Overview #
A histogram is a visualization that shows the spread of a numerical variable.
The way histograms are assembled is by taking a numerical variable, and chunking the data up into bins. Each bin reflects a count of the number of observations that fall within a range.
For example, if we have a super simple numerical variable made up of 1, 3, 5, 7, 11, 13
, and we define two bins, where one bin includes everything from 0 to 10, and the other bin containing everything everything above 10 to 20, then the bin from 0 to 10 includes 4 observations, and the bin from above 10 to 20 includes two observations.

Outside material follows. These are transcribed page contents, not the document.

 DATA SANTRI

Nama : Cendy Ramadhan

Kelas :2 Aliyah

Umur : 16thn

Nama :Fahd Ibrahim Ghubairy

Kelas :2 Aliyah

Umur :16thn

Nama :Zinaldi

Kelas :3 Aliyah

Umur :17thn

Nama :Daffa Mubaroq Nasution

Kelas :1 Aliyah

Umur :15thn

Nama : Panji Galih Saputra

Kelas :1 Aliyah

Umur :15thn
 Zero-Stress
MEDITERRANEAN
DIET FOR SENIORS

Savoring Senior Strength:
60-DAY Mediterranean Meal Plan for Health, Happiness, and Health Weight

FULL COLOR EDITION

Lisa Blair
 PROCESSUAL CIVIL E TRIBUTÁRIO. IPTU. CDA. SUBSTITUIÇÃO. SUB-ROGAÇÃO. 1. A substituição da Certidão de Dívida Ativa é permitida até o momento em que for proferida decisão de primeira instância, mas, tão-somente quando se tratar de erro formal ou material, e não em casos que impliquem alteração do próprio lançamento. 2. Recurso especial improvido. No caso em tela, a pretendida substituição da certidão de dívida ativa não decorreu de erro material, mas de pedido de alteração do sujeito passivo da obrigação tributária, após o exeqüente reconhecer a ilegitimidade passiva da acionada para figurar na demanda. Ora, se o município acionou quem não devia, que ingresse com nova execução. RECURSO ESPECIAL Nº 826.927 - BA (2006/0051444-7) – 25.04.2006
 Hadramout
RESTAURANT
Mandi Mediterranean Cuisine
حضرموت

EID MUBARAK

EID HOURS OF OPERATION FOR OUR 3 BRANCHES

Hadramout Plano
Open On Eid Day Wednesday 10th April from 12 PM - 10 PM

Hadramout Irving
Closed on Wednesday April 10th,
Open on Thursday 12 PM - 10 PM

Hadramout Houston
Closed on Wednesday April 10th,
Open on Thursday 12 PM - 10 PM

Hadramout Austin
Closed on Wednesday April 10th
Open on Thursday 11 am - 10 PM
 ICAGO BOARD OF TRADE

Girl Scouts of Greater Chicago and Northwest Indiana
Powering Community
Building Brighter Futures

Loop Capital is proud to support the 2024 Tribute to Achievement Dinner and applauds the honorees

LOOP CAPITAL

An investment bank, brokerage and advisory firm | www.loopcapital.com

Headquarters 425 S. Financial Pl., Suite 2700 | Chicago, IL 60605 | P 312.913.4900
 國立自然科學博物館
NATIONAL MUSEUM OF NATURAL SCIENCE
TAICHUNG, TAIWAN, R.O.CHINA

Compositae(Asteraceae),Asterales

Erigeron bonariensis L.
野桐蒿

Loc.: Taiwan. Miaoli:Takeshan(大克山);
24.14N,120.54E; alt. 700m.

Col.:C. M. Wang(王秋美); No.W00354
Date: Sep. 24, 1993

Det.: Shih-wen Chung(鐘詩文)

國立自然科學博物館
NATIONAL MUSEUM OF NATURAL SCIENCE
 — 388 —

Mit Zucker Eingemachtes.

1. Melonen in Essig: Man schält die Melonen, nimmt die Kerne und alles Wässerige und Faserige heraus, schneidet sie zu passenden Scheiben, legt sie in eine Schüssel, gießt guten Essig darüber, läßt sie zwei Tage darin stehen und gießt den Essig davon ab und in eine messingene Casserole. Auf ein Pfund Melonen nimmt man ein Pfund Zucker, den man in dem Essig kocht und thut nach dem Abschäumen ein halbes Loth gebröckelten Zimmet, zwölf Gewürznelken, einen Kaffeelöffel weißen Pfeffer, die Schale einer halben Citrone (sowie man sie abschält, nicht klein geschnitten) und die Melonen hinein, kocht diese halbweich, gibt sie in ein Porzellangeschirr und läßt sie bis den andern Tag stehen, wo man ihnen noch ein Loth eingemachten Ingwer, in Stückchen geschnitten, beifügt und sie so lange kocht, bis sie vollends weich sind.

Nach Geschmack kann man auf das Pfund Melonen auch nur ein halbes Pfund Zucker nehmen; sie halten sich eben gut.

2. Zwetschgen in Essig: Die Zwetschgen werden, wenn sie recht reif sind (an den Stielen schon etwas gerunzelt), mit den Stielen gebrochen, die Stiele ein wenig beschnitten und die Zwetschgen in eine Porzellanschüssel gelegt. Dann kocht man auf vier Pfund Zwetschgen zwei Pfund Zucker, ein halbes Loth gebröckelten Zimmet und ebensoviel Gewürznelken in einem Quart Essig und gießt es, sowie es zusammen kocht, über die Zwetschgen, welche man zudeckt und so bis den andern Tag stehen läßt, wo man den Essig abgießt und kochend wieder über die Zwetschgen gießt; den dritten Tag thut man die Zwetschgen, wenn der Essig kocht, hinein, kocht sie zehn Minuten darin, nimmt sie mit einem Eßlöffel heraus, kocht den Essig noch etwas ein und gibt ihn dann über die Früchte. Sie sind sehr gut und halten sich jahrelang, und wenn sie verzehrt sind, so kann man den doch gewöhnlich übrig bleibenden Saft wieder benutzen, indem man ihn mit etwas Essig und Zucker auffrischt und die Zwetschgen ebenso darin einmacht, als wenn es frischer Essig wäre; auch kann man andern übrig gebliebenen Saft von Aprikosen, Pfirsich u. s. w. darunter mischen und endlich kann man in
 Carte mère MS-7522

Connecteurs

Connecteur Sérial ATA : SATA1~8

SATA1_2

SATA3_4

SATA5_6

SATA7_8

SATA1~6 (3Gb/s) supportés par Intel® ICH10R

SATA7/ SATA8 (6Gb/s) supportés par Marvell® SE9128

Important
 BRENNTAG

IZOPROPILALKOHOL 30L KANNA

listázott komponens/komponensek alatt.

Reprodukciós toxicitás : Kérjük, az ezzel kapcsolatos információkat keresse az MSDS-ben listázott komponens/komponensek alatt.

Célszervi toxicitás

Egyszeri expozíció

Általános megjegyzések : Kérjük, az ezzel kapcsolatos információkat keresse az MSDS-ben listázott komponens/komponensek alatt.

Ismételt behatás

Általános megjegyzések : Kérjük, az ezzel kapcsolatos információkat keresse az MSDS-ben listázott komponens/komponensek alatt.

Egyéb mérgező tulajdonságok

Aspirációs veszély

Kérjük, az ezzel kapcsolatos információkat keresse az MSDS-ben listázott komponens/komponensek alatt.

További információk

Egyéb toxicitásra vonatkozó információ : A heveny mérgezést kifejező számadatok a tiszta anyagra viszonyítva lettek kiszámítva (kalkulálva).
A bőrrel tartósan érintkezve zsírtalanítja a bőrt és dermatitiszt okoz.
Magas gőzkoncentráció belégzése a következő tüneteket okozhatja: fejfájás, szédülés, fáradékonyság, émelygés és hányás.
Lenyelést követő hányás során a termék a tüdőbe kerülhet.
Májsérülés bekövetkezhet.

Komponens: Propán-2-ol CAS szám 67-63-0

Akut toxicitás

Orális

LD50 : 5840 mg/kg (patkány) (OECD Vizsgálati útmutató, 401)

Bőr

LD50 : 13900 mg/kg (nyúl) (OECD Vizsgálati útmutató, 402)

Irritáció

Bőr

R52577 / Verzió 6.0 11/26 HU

Visually, a histogram looks very much like a bar plot. Along the horizontal x-axis are the bins, and the height of the bars as reflected along the vertical y-axis shows how many observations appear within particular bins.
Bins #
The number of bins chosen is really up to the visualization designer.
In general, there should be enough bins to convey a sense of the spread of observations, but not so many that the sense of patterns is lost.
Data #
At a minimum, a histogram requires a single numerical variable.
Numerical
simply means that the data should be made up of numbers.
R #
There are two common ways to display a histogram: by using the built in hist()
function in base R, or by using ggplot2.
For these R examples, we’ll use the price
field that comes along with the diamonds
sample dataset that is included with ggplot2, which includes over 53,000 records.
## [1] 326 326 327 334 335 336 336 337 337 338 339 340 342 344 345
## [16] 345 348 351 351 351 351 352 353 353 353 354 355 357 357 357
## [31] 402 402 402 402 402 402 402 402 403 403 403 403 403 403 403
## [46] 403 403 403 404 404 404 404 404 404 404 405 405 405 405 405
## [61] 552 552 552 552 552 553 553 553 553 553 553 554 554 554 554
## [76] 554 554 554 554 554 554 554 554 554 554 554 554 554 554 554
## [91] 2757 2757 2757 2759 2759 2759 2759 2759 2760 2760
Base R #
Base R includes a super simple (but pretty bland) way of rendering histograms.
hist(diamonds$price)
There we have it: with a single line of code made up of one function and one parameter, we have a histogram.
It can be further refined with many additional variables, including:
main
– define the main title of the plotxlab
– define the x-axis labelylab
– define the y-axis label
For instance:
hist(
diamonds$price,
main = "Histogram of the Price of Diamonds",
xlab = "Ranges",
ylab = "Count"
)
ggplot2 #
With the ggplot2 package, a histogram can be generated using the geom_histogram()
function.
ggplot(data = diamonds) +
geom_histogram(aes(x = price))
## `stat_bin()` using `bins = 30`. Pick better value with `binwidth`.
Note that until hist()
, which expects a numerical vector, ggplot2 expects the incoming data to be a data frame. It’s the aesthetic mapping (aes()
) that specifies which field to use to generate the histogram.
By default, geom_histogram()
generates histograms with 30 bins. This might not be ideal.
The number of bins can be explicitly specified with the bins
parameter.
ggplot(data = diamonds) +
geom_histogram(
aes(x = price),
bins = 100
)
Let’s polish up the histogram some.
ggplot(data = diamonds) +
geom_histogram(
aes(x = price),
bins = 100,
color = "white", # define the color of the outline of each of the bars
fill = "orange" # define the color fill for each bar
) +
labs( # assign some labels
title = "Histogram of Diamond Prices",
x = "Price",
y = "Count"
)
With that, we now have a slightly more polished histogram.